Don’t be too stubborn about mathematics. This is just an equation, and when plotting, when using X, Y coordinate systems and solving, it looks good.
Even with millions of X and Y values, Numpy can solve this problem in milliseconds, so to make it more interesting we will use 100 million (x,y) coordinates.
First is the Numpy code.
%%time
import numpy as np
import matplotlib.pyplot as plt
from time import time as timer
start = timer()
# create an array of 100M thetas between 0 and 2pi
theta = np.linspace(0, 2*np.pi, 100000000)
# our original polar formula
r = 1 + 3/4 * np.sin(3*theta)
# calculate the equivalent x and y's coordinates
# for each theta
x = r * np.cos(theta)
y = r * np.sin(theta)
# see how long the calc part took
print("Finished with calcs ", timer()-start)
# Now plot out the data
start = timer()
plt.plot(x,y)
# see how long the plotting part took
print("Finished with plot ", timer()-start)
This is the output. Would you guess in advance that it looks like this? I definitely didn’t!
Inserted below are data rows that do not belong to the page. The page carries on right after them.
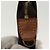 LOUIS VUITTON Monogram Bucket PM Accessory Pouch LV Auth 137294 - view 12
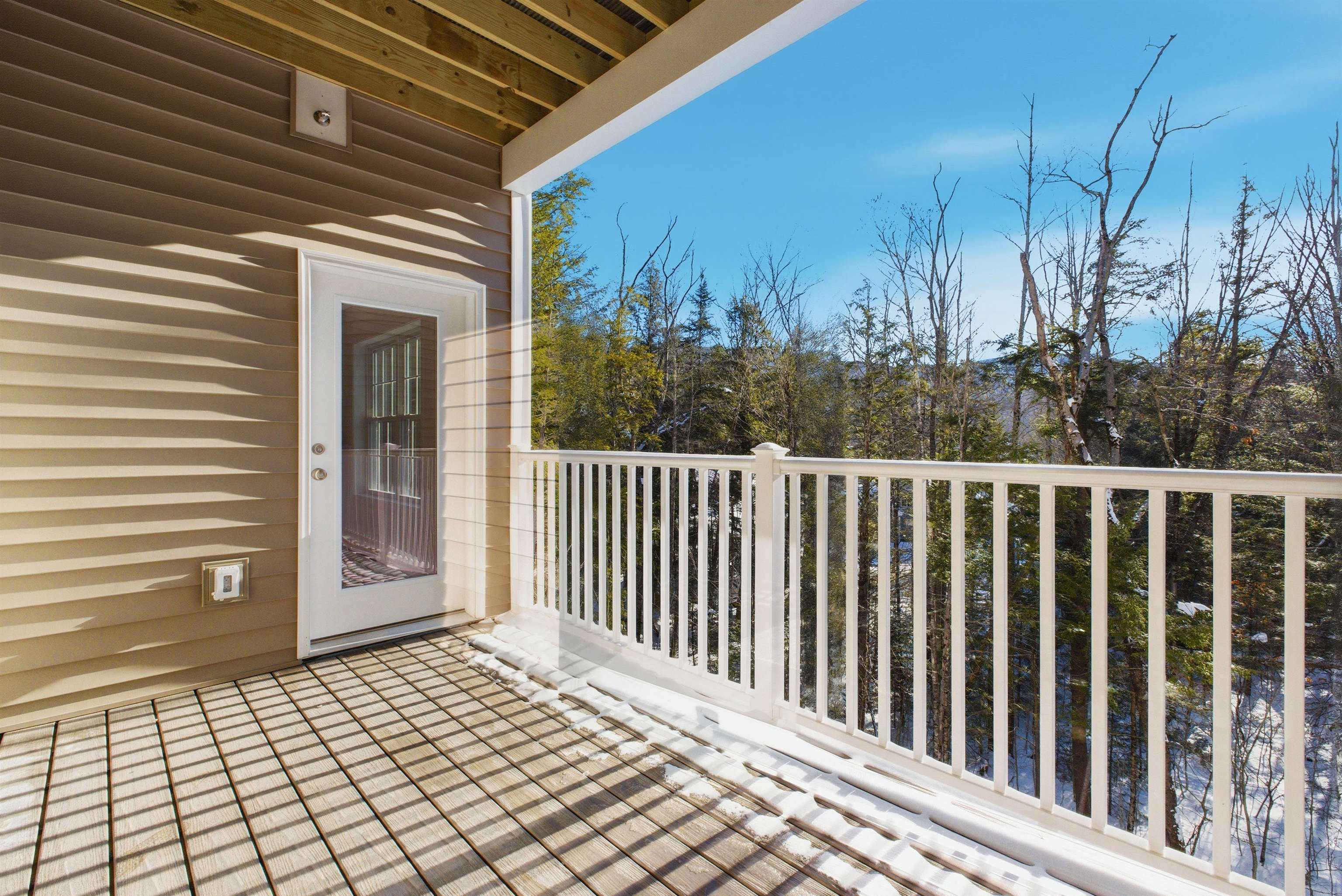 20 Twin Tip Terrace Property Photo 22
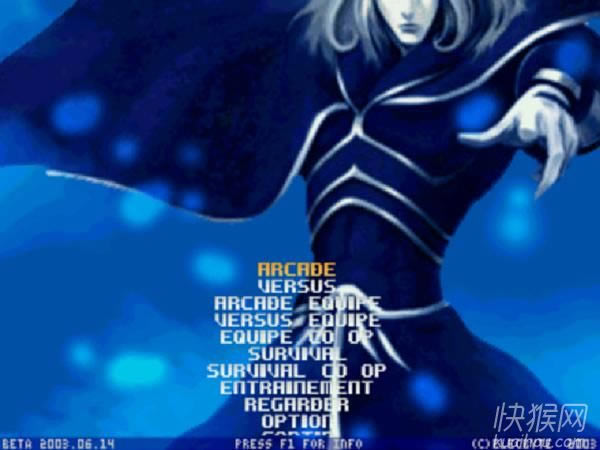 ȭ����������Ϸ��վ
Now, let’s see what the equivalent Pytorch implementation looks like and how fast we get.
%%time
import torch as pt
import matplotlib.pyplot as plt
from time import time as timer
# Make sure PyTorch is using the GPU
device = 'cuda'
# Start the timer
start = timer()
# Creating the theta tensor on the GPU
theta = pt.linspace(0, 2 * pt.pi, 100000000, device=device)
# Calculating r, x, and y using PyTorch operations on the GPU
r = 1 + 3/4 * pt.sin(3 * theta)
x = r * pt.cos(theta)
y = r * pt.sin(theta)
# Moving the result back to CPU for plotting
x_cpu = x.cpu().numpy()
y_cpu = y.cpu().numpy()
pt.cuda.synchronize()
print("Finished with calcs", timer() - start)
# Plotting
start = timer()
plt.plot(x_cpu, y_cpu)
plt.show()
print("Finished with plot", timer() - start)
And our output.

The calculation part is 10 times that of Numpy. The data plotting uses approximately Pytorch and Numpy versions, which is expected because the data is still in CPU memory and the GPU has no other role in processing.
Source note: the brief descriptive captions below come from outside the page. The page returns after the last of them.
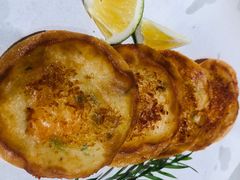 -青花椒花椒鱼(合生汇店)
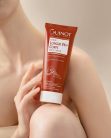 Guinot Longue Vie+ Corps Body Cream - Feszesítő, vitalizáló testápoló krém 200 ml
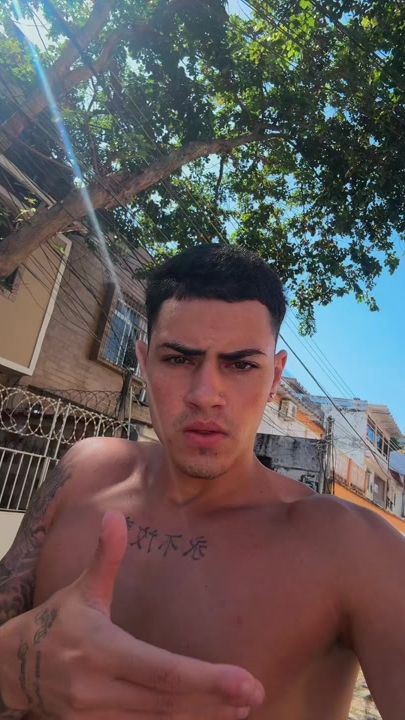 TikTok video thumbnail by brando.2w2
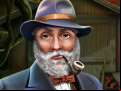 Juego Venomus Plants
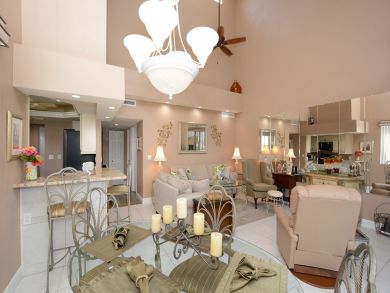 Siesta Key Condo 920054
However, overall, we shaved about 40% of the total run time, which is excellent.
Summary
This article shows how to speed up NVIDIA GPUs of machine learning libraries (usually used for AI applications) for non-ML numeric Python code using Pytorch (usually used for AI applications). It compares the standard Numpy (CPU-based) implementation with GPU-accelerated Pytorch equivalents to show the performance advantages of running tensor-based operations on the GPU.
You don’t need to do machine learning to benefit from Pytorch. If you have access to the NVIDIA GPU, Pytorch provides an easy and efficient way to significantly speed up computationally intensive numerical operations, even with general-purpose Python code.